Pension reform could impact employment and wages warns Bank of Spain

The Bank of Spain has warned the government that the new pension regulation could have a negative impact on employment, wages and the competitiveness of companies. This, it said, is due to the triple increase in contributions that the regulation imposes and that will particularly affect workers with higher salaries, who will be penalised in three ways, while the rest of the workers will only be affected by the increase in contributions that the new intergenerational equity mechanism entails.

According to the analysis published on Wednesday and drawn up by experts from the institution, those on the highest incomes will have to pay ten times more than those below the maximum bases. “The increase in social security contributions could generate economic changes (for example, a lower employment rate) that would reduce capacity to generate greater income for Social Security,” the bank said in a statement.

More expenditure

 

The institution also considers that wages may be affected by the reform, since, as it means more expenditure for companies, they will in turn tend to contain the remuneration of their employees so as not to burden their margins with all the costs involved. The increase in revenue from the pension reform “could be lower if the higher labour costs have a negative impact on competitiveness, wages or employment”.

The bank also disagrees with the figures drawn up by the Minister of Social Security, José Luis Escrivá. It estimates that the increase in contributions resulting from the pension reform could increase Social Security resources by around 0.6% of GDP in 2030 and 0.9% of GDP in 2050. The bank said that this is in the best case scenario, since these forecasts are made “ignoring the effects on employment and wages that could result from the increase in labour costs”.
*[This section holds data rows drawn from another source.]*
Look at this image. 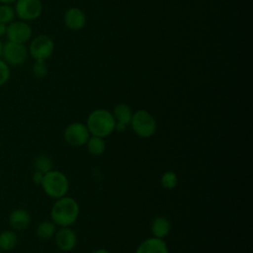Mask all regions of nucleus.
Segmentation results:
<instances>
[{"label": "nucleus", "mask_w": 253, "mask_h": 253, "mask_svg": "<svg viewBox=\"0 0 253 253\" xmlns=\"http://www.w3.org/2000/svg\"><path fill=\"white\" fill-rule=\"evenodd\" d=\"M16 16L25 22L37 20L42 12L41 0H16L14 3Z\"/></svg>", "instance_id": "6e6552de"}, {"label": "nucleus", "mask_w": 253, "mask_h": 253, "mask_svg": "<svg viewBox=\"0 0 253 253\" xmlns=\"http://www.w3.org/2000/svg\"><path fill=\"white\" fill-rule=\"evenodd\" d=\"M11 76V70L10 66L2 59L0 58V86L5 85Z\"/></svg>", "instance_id": "5701e85b"}, {"label": "nucleus", "mask_w": 253, "mask_h": 253, "mask_svg": "<svg viewBox=\"0 0 253 253\" xmlns=\"http://www.w3.org/2000/svg\"><path fill=\"white\" fill-rule=\"evenodd\" d=\"M90 132L85 124L74 122L69 124L63 130V138L71 146L79 147L86 144L90 137Z\"/></svg>", "instance_id": "0eeeda50"}, {"label": "nucleus", "mask_w": 253, "mask_h": 253, "mask_svg": "<svg viewBox=\"0 0 253 253\" xmlns=\"http://www.w3.org/2000/svg\"><path fill=\"white\" fill-rule=\"evenodd\" d=\"M112 114L117 123H122L127 126L129 125V122L131 120L132 111L126 104L120 103L114 107Z\"/></svg>", "instance_id": "dca6fc26"}, {"label": "nucleus", "mask_w": 253, "mask_h": 253, "mask_svg": "<svg viewBox=\"0 0 253 253\" xmlns=\"http://www.w3.org/2000/svg\"><path fill=\"white\" fill-rule=\"evenodd\" d=\"M32 72L33 75L38 78L42 79L45 77L47 74V65L44 60H35V63L32 66Z\"/></svg>", "instance_id": "4be33fe9"}, {"label": "nucleus", "mask_w": 253, "mask_h": 253, "mask_svg": "<svg viewBox=\"0 0 253 253\" xmlns=\"http://www.w3.org/2000/svg\"><path fill=\"white\" fill-rule=\"evenodd\" d=\"M16 17L14 7L9 4H0V22L8 25Z\"/></svg>", "instance_id": "412c9836"}, {"label": "nucleus", "mask_w": 253, "mask_h": 253, "mask_svg": "<svg viewBox=\"0 0 253 253\" xmlns=\"http://www.w3.org/2000/svg\"><path fill=\"white\" fill-rule=\"evenodd\" d=\"M54 50L52 39L46 35H39L30 42L28 52L35 60H46Z\"/></svg>", "instance_id": "423d86ee"}, {"label": "nucleus", "mask_w": 253, "mask_h": 253, "mask_svg": "<svg viewBox=\"0 0 253 253\" xmlns=\"http://www.w3.org/2000/svg\"><path fill=\"white\" fill-rule=\"evenodd\" d=\"M126 128V125L125 124H122V123H117L116 122V125H115V130L119 131V132H124Z\"/></svg>", "instance_id": "393cba45"}, {"label": "nucleus", "mask_w": 253, "mask_h": 253, "mask_svg": "<svg viewBox=\"0 0 253 253\" xmlns=\"http://www.w3.org/2000/svg\"><path fill=\"white\" fill-rule=\"evenodd\" d=\"M160 184L165 190H173L178 184V177L174 171H165L160 178Z\"/></svg>", "instance_id": "aec40b11"}, {"label": "nucleus", "mask_w": 253, "mask_h": 253, "mask_svg": "<svg viewBox=\"0 0 253 253\" xmlns=\"http://www.w3.org/2000/svg\"><path fill=\"white\" fill-rule=\"evenodd\" d=\"M0 253H5V252H4V251H2V250L0 249Z\"/></svg>", "instance_id": "c756f323"}, {"label": "nucleus", "mask_w": 253, "mask_h": 253, "mask_svg": "<svg viewBox=\"0 0 253 253\" xmlns=\"http://www.w3.org/2000/svg\"><path fill=\"white\" fill-rule=\"evenodd\" d=\"M56 225L51 220H42L36 227V234L39 238L46 240L54 236Z\"/></svg>", "instance_id": "a211bd4d"}, {"label": "nucleus", "mask_w": 253, "mask_h": 253, "mask_svg": "<svg viewBox=\"0 0 253 253\" xmlns=\"http://www.w3.org/2000/svg\"><path fill=\"white\" fill-rule=\"evenodd\" d=\"M28 54V48L25 44L6 41L3 42L0 58H2L9 66H19L26 61Z\"/></svg>", "instance_id": "39448f33"}, {"label": "nucleus", "mask_w": 253, "mask_h": 253, "mask_svg": "<svg viewBox=\"0 0 253 253\" xmlns=\"http://www.w3.org/2000/svg\"><path fill=\"white\" fill-rule=\"evenodd\" d=\"M15 2H16V0H0V4H9V5H11Z\"/></svg>", "instance_id": "cd10ccee"}, {"label": "nucleus", "mask_w": 253, "mask_h": 253, "mask_svg": "<svg viewBox=\"0 0 253 253\" xmlns=\"http://www.w3.org/2000/svg\"><path fill=\"white\" fill-rule=\"evenodd\" d=\"M91 253H111V252L105 248H97V249L93 250Z\"/></svg>", "instance_id": "bb28decb"}, {"label": "nucleus", "mask_w": 253, "mask_h": 253, "mask_svg": "<svg viewBox=\"0 0 253 253\" xmlns=\"http://www.w3.org/2000/svg\"><path fill=\"white\" fill-rule=\"evenodd\" d=\"M150 231L152 236L164 239L171 231V223L165 216H156L150 223Z\"/></svg>", "instance_id": "4468645a"}, {"label": "nucleus", "mask_w": 253, "mask_h": 253, "mask_svg": "<svg viewBox=\"0 0 253 253\" xmlns=\"http://www.w3.org/2000/svg\"><path fill=\"white\" fill-rule=\"evenodd\" d=\"M2 45H3V42H2V41H1V39H0V57H1V51H2Z\"/></svg>", "instance_id": "c85d7f7f"}, {"label": "nucleus", "mask_w": 253, "mask_h": 253, "mask_svg": "<svg viewBox=\"0 0 253 253\" xmlns=\"http://www.w3.org/2000/svg\"><path fill=\"white\" fill-rule=\"evenodd\" d=\"M18 244V235L13 229H6L0 232V249L4 252L13 250Z\"/></svg>", "instance_id": "2eb2a0df"}, {"label": "nucleus", "mask_w": 253, "mask_h": 253, "mask_svg": "<svg viewBox=\"0 0 253 253\" xmlns=\"http://www.w3.org/2000/svg\"><path fill=\"white\" fill-rule=\"evenodd\" d=\"M63 20L65 26L71 31H79L86 24V16L84 12L77 7L68 8L64 13Z\"/></svg>", "instance_id": "f8f14e48"}, {"label": "nucleus", "mask_w": 253, "mask_h": 253, "mask_svg": "<svg viewBox=\"0 0 253 253\" xmlns=\"http://www.w3.org/2000/svg\"><path fill=\"white\" fill-rule=\"evenodd\" d=\"M86 147L88 152L93 156H100L106 150V141L103 137L90 135L86 142Z\"/></svg>", "instance_id": "f3484780"}, {"label": "nucleus", "mask_w": 253, "mask_h": 253, "mask_svg": "<svg viewBox=\"0 0 253 253\" xmlns=\"http://www.w3.org/2000/svg\"><path fill=\"white\" fill-rule=\"evenodd\" d=\"M34 168L36 171L45 174L52 169V160L45 154H40L34 160Z\"/></svg>", "instance_id": "6ab92c4d"}, {"label": "nucleus", "mask_w": 253, "mask_h": 253, "mask_svg": "<svg viewBox=\"0 0 253 253\" xmlns=\"http://www.w3.org/2000/svg\"><path fill=\"white\" fill-rule=\"evenodd\" d=\"M6 29H7V25L0 22V38L6 35Z\"/></svg>", "instance_id": "a878e982"}, {"label": "nucleus", "mask_w": 253, "mask_h": 253, "mask_svg": "<svg viewBox=\"0 0 253 253\" xmlns=\"http://www.w3.org/2000/svg\"><path fill=\"white\" fill-rule=\"evenodd\" d=\"M53 237L54 243L60 251L70 252L77 245V234L72 228H70V226L60 227L56 230Z\"/></svg>", "instance_id": "9d476101"}, {"label": "nucleus", "mask_w": 253, "mask_h": 253, "mask_svg": "<svg viewBox=\"0 0 253 253\" xmlns=\"http://www.w3.org/2000/svg\"><path fill=\"white\" fill-rule=\"evenodd\" d=\"M41 186L47 197L56 200L67 195L69 180L63 172L51 169L43 175Z\"/></svg>", "instance_id": "7ed1b4c3"}, {"label": "nucleus", "mask_w": 253, "mask_h": 253, "mask_svg": "<svg viewBox=\"0 0 253 253\" xmlns=\"http://www.w3.org/2000/svg\"><path fill=\"white\" fill-rule=\"evenodd\" d=\"M85 125L91 135L105 138L115 131L116 121L109 110L96 109L88 115Z\"/></svg>", "instance_id": "f03ea898"}, {"label": "nucleus", "mask_w": 253, "mask_h": 253, "mask_svg": "<svg viewBox=\"0 0 253 253\" xmlns=\"http://www.w3.org/2000/svg\"><path fill=\"white\" fill-rule=\"evenodd\" d=\"M31 214L24 208L13 210L8 216V223L13 230H23L31 223Z\"/></svg>", "instance_id": "ddd939ff"}, {"label": "nucleus", "mask_w": 253, "mask_h": 253, "mask_svg": "<svg viewBox=\"0 0 253 253\" xmlns=\"http://www.w3.org/2000/svg\"><path fill=\"white\" fill-rule=\"evenodd\" d=\"M32 34L33 31L28 22L19 20L12 21L7 25L5 36L7 38V41L25 44L31 40Z\"/></svg>", "instance_id": "1a4fd4ad"}, {"label": "nucleus", "mask_w": 253, "mask_h": 253, "mask_svg": "<svg viewBox=\"0 0 253 253\" xmlns=\"http://www.w3.org/2000/svg\"><path fill=\"white\" fill-rule=\"evenodd\" d=\"M135 253H169V249L164 239L151 236L138 244Z\"/></svg>", "instance_id": "9b49d317"}, {"label": "nucleus", "mask_w": 253, "mask_h": 253, "mask_svg": "<svg viewBox=\"0 0 253 253\" xmlns=\"http://www.w3.org/2000/svg\"><path fill=\"white\" fill-rule=\"evenodd\" d=\"M129 125L132 131L141 138H149L157 130L156 120L148 111L143 109L132 113Z\"/></svg>", "instance_id": "20e7f679"}, {"label": "nucleus", "mask_w": 253, "mask_h": 253, "mask_svg": "<svg viewBox=\"0 0 253 253\" xmlns=\"http://www.w3.org/2000/svg\"><path fill=\"white\" fill-rule=\"evenodd\" d=\"M80 208L74 198L67 195L56 199L50 208V220L59 227L72 225L79 217Z\"/></svg>", "instance_id": "f257e3e1"}, {"label": "nucleus", "mask_w": 253, "mask_h": 253, "mask_svg": "<svg viewBox=\"0 0 253 253\" xmlns=\"http://www.w3.org/2000/svg\"><path fill=\"white\" fill-rule=\"evenodd\" d=\"M43 175H44L43 173L35 170V172L32 175V181L37 185H41L42 182V179H43Z\"/></svg>", "instance_id": "b1692460"}]
</instances>
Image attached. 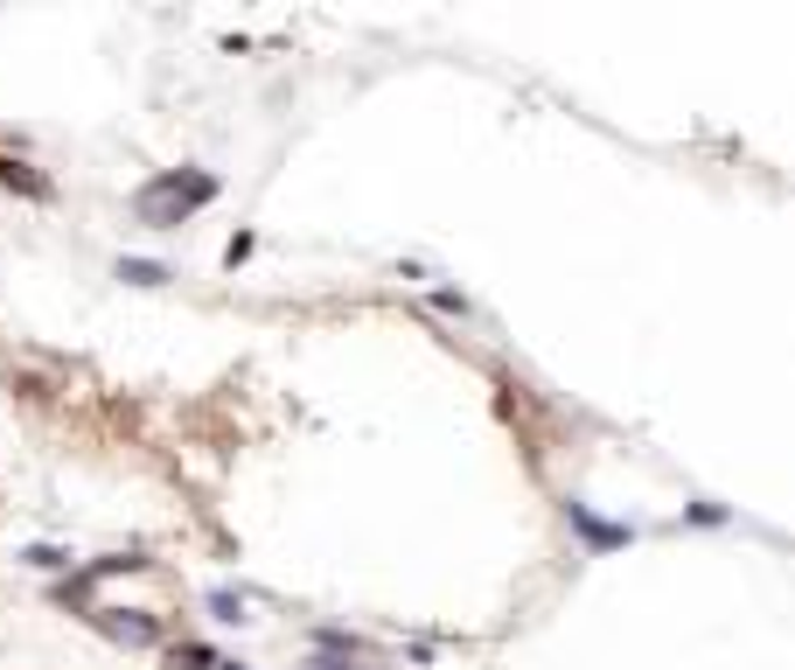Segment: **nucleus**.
I'll return each mask as SVG.
<instances>
[{"label": "nucleus", "mask_w": 795, "mask_h": 670, "mask_svg": "<svg viewBox=\"0 0 795 670\" xmlns=\"http://www.w3.org/2000/svg\"><path fill=\"white\" fill-rule=\"evenodd\" d=\"M203 203H217V175H203V168H168V175H154V183L132 196V217H140L147 230H175L181 217H196Z\"/></svg>", "instance_id": "f257e3e1"}, {"label": "nucleus", "mask_w": 795, "mask_h": 670, "mask_svg": "<svg viewBox=\"0 0 795 670\" xmlns=\"http://www.w3.org/2000/svg\"><path fill=\"white\" fill-rule=\"evenodd\" d=\"M91 622L112 635V642H126V650H147V642H161V622H154L147 608H91Z\"/></svg>", "instance_id": "f03ea898"}, {"label": "nucleus", "mask_w": 795, "mask_h": 670, "mask_svg": "<svg viewBox=\"0 0 795 670\" xmlns=\"http://www.w3.org/2000/svg\"><path fill=\"white\" fill-rule=\"evenodd\" d=\"M566 524H572L579 538H587V545H593V552H615V545H628V538H635L628 524H607V518H593V510H587V503H566Z\"/></svg>", "instance_id": "7ed1b4c3"}, {"label": "nucleus", "mask_w": 795, "mask_h": 670, "mask_svg": "<svg viewBox=\"0 0 795 670\" xmlns=\"http://www.w3.org/2000/svg\"><path fill=\"white\" fill-rule=\"evenodd\" d=\"M119 279H126V287H168V266L161 259H119Z\"/></svg>", "instance_id": "20e7f679"}, {"label": "nucleus", "mask_w": 795, "mask_h": 670, "mask_svg": "<svg viewBox=\"0 0 795 670\" xmlns=\"http://www.w3.org/2000/svg\"><path fill=\"white\" fill-rule=\"evenodd\" d=\"M0 183H8V189H21V196H49V183H42V175H29L21 161H0Z\"/></svg>", "instance_id": "39448f33"}, {"label": "nucleus", "mask_w": 795, "mask_h": 670, "mask_svg": "<svg viewBox=\"0 0 795 670\" xmlns=\"http://www.w3.org/2000/svg\"><path fill=\"white\" fill-rule=\"evenodd\" d=\"M209 614H217V622H245V594H230V587H209Z\"/></svg>", "instance_id": "423d86ee"}, {"label": "nucleus", "mask_w": 795, "mask_h": 670, "mask_svg": "<svg viewBox=\"0 0 795 670\" xmlns=\"http://www.w3.org/2000/svg\"><path fill=\"white\" fill-rule=\"evenodd\" d=\"M21 559H29L36 573H70V552H57V545H29Z\"/></svg>", "instance_id": "0eeeda50"}, {"label": "nucleus", "mask_w": 795, "mask_h": 670, "mask_svg": "<svg viewBox=\"0 0 795 670\" xmlns=\"http://www.w3.org/2000/svg\"><path fill=\"white\" fill-rule=\"evenodd\" d=\"M168 663H175V670H209L217 657H209L203 642H181V650H168Z\"/></svg>", "instance_id": "6e6552de"}, {"label": "nucleus", "mask_w": 795, "mask_h": 670, "mask_svg": "<svg viewBox=\"0 0 795 670\" xmlns=\"http://www.w3.org/2000/svg\"><path fill=\"white\" fill-rule=\"evenodd\" d=\"M307 670H356V663H350V657H328V650H322V657H314Z\"/></svg>", "instance_id": "1a4fd4ad"}, {"label": "nucleus", "mask_w": 795, "mask_h": 670, "mask_svg": "<svg viewBox=\"0 0 795 670\" xmlns=\"http://www.w3.org/2000/svg\"><path fill=\"white\" fill-rule=\"evenodd\" d=\"M217 670H245V663H217Z\"/></svg>", "instance_id": "9d476101"}]
</instances>
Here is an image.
The Bank of Spain aligns itself with other bodies such as the Airef and Fedea, which recently warned that Escrivá’s accounts are somewhat inflated and criticised the fact that they involve more expenditure than income.

“Unequal” impact

ÑIt also claimed that the pension reform will have an “unequal” impact on workers and companies, hardly affecting those earning below the maximum base, currently at 54,000 euros gross per year, and will not have a major impact on smaller companies, since they generally pay lower wages, while it will be workers with higher incomes and large companies that will be penalised the most.

The study estimates that those affected by the triple contribution will be approximately 1.3 million workers, 6.8% of the total, who are those who pay contributions at the maximum rate, and outlines the profile of this group. They are male, middle-aged to older, university graduates, employed by a large company and largely in the banking, consultancy, IT or health sectors.